Return the data word for word. Pictures are to be omitted.

Dataset extract:
================================

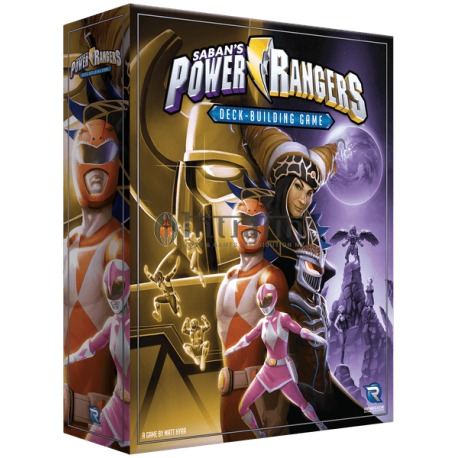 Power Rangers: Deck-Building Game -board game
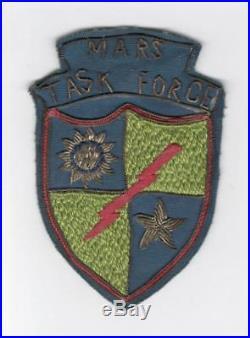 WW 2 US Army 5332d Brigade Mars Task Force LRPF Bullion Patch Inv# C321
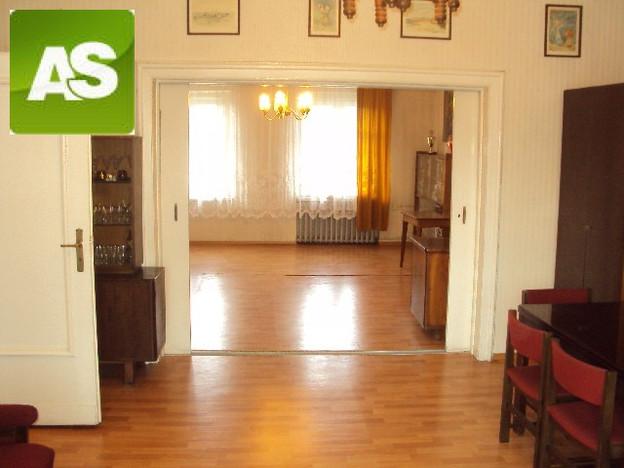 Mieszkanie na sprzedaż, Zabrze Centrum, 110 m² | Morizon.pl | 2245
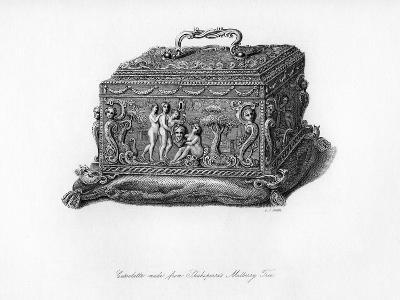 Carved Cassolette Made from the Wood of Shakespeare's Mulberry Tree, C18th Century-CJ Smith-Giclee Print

================================

Completed task:
 Power Rangers: Deck-Building Game -board game
 WW 2 US Army 5332d Brigade Mars Task Force LRPF Bullion Patch Inv# C321
 Mieszkanie na sprzedaż, Zabrze Centrum, 110 m² | Morizon.pl | 2245
 Carved Cassolette Made from the Wood of Shakespeare's Mulberry Tree, C18th Century-CJ Smith-Giclee Print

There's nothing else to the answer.